→ Task A:
List the places where the authors of the reviewed book live, according to the book review.
→ Task B:
From the book review, reproduce the passage that begins with the words containing "Incredibly for a" and ends with "myself a copy!".

Saturday, 5 June 2021

Micro Review 28

 

The Consolation of Nature by Michael McCarthy, Jeremy Mynott and Peter Marren (Hodder Studios)

Library book

Nature writing books have become one of my favourite genres. I think that this goes back to 2018 when I noticed time in nature helped me to recover from my brain haemorrhage, and was reinforced last year as Mr Norfolkbookworm and I tried to get out for a walk every day as a way of coping with the pandemic and lockdowns.

This book is one of the first I've read that concentrates very specifically on events in 2020 and it is a detailed look at late March to the end of May - spring. In 2020 this time frame also coincided pretty much with the first lockdown.

The three authors live in different parts of the country (London, Suffolk & Wiltshire) and they keep diaries which are a mix of nature observations, research into natural phenomena, and diary of the pandemic.

Incredibly for a book set in three such disparate locations I am a little familiar with each of them and so did feel that I was walking with the authors on their daily walks. Living in a city which is well served with green spaces we were lucky enough to be able to follow the season changes on our daily walks and so I could connect with each author's writing. In a personal capacity it has been interesting to see just how much I was recording weather and nature 'firsts' last year via my Facebook memories.

I am very much a dabbler in bird watching and nature recording but this book has made me want to be better at it and to keep an awareness of natural events so I can be one of these people who say with some authority "the swallows are late this year."

This book is wonderful and I really didn't want to return it to the library - to the extent that I've had to buy myself a copy!

Interestingly just as I finished this book I was approved on Net Galley as an advance reader for The Eternal Season by Stephen Rutt which looks at summer as a season with a focus on last year's in particular. I'm not sure I'm ready to read pandemic inspired fiction yet but I'm certainly keen on these views of 2020.

Stored items
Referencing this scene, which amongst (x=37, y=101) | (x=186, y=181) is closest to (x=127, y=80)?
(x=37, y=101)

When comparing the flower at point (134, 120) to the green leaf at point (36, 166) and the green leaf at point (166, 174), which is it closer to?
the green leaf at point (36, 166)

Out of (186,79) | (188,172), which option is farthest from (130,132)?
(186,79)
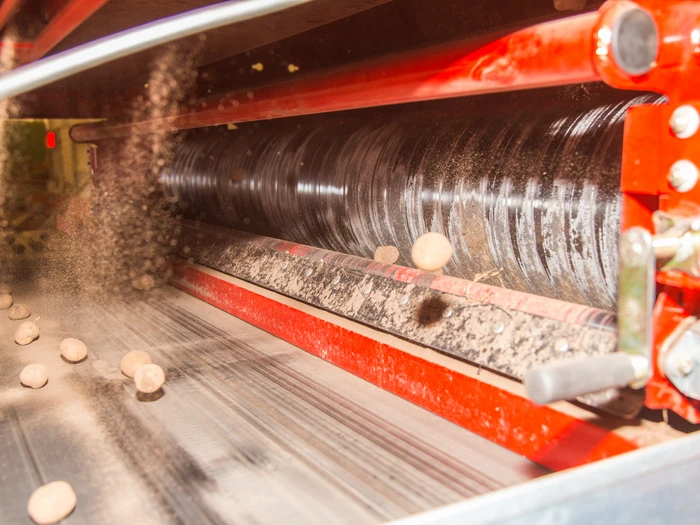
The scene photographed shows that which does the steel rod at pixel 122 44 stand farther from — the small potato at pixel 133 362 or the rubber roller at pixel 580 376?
the small potato at pixel 133 362

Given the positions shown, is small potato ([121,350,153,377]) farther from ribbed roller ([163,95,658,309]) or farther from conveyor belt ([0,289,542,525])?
ribbed roller ([163,95,658,309])

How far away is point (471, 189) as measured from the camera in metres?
1.31

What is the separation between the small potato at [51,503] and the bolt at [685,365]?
925 millimetres

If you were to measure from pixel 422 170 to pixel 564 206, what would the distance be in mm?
438

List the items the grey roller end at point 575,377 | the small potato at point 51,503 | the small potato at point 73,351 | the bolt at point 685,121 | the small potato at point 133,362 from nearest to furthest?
the grey roller end at point 575,377
the bolt at point 685,121
the small potato at point 51,503
the small potato at point 133,362
the small potato at point 73,351

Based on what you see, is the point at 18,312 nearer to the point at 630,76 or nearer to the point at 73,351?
the point at 73,351

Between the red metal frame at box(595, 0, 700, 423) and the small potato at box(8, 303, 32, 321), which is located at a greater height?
the red metal frame at box(595, 0, 700, 423)

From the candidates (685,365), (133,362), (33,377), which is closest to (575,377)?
(685,365)

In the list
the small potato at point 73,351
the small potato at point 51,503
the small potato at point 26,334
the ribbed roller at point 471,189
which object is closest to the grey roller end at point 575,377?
the ribbed roller at point 471,189

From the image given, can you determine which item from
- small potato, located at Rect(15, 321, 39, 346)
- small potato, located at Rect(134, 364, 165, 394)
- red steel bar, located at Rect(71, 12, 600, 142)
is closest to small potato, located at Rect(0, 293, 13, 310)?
small potato, located at Rect(15, 321, 39, 346)

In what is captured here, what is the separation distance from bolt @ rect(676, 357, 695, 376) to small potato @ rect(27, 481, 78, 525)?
3.04ft

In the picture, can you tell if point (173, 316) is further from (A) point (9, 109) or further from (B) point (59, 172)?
(B) point (59, 172)

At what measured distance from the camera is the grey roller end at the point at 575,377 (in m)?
0.58

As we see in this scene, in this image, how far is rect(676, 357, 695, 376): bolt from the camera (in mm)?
798
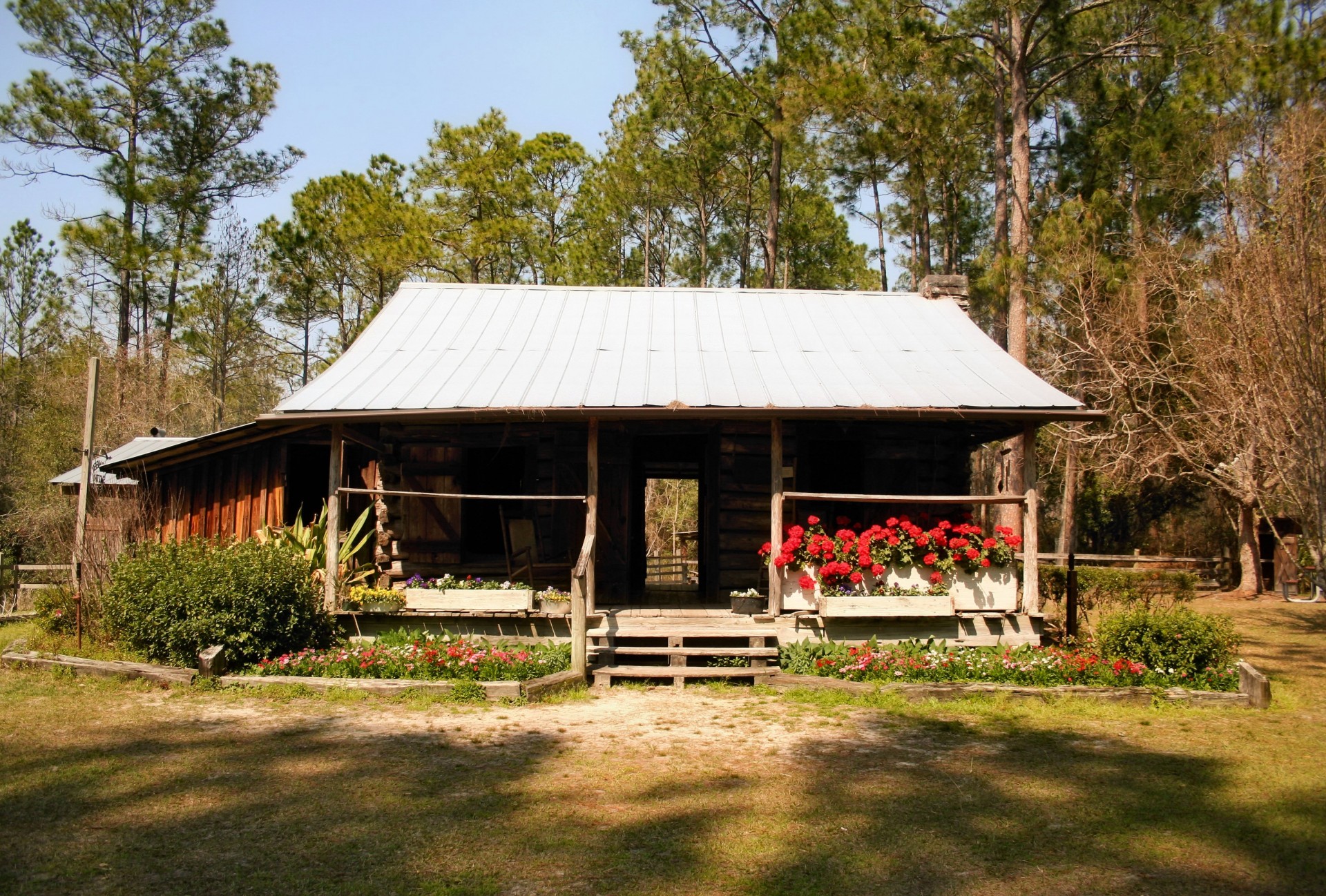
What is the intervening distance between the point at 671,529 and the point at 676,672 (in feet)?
55.5

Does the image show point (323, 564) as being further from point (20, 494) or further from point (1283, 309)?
point (20, 494)

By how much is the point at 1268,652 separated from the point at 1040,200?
45.0 feet

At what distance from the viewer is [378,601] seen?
1073 cm

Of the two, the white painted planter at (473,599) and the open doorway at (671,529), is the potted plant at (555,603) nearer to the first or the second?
the white painted planter at (473,599)

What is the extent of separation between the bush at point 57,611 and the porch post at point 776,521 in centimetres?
779

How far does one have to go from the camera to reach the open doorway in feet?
74.9

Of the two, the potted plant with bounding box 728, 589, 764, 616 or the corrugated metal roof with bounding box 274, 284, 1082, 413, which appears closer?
the corrugated metal roof with bounding box 274, 284, 1082, 413

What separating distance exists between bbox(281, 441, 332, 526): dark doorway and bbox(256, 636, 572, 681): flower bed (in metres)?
5.63

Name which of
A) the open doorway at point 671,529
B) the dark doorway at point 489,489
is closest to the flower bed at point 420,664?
the dark doorway at point 489,489

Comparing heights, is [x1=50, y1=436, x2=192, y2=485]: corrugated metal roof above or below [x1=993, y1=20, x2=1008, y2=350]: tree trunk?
below

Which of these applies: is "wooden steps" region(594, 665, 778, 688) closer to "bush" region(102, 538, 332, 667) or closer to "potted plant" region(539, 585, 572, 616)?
"potted plant" region(539, 585, 572, 616)

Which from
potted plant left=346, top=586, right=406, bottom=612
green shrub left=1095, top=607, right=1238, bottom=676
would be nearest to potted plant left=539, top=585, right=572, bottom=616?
potted plant left=346, top=586, right=406, bottom=612

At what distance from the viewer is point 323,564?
1159 centimetres

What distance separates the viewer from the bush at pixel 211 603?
32.1ft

→ Answer space A:
London, Suffolk, Wiltshire

→ Answer space B:
Incredibly for a book set in three such disparate locations I am a little familiar with each of them and so did feel that I was walking with the authors on their daily walks. Living in a city which is well served with green spaces we were lucky enough to be able to follow the season changes on our daily walks and so I could connect with each author's writing. In a personal capacity it has been interesting to see just how much I was recording weather and nature 'firsts' last year via my Facebook memories.

I am very much a dabbler in bird watching and nature recording but this book has made me want to be better at it and to keep an awareness of natural events so I can be one of these people who say with some authority "the swallows are late this year."

This book is wonderful and I really didn't want to return it to the library - to the extent that I've had to buy myself a copy!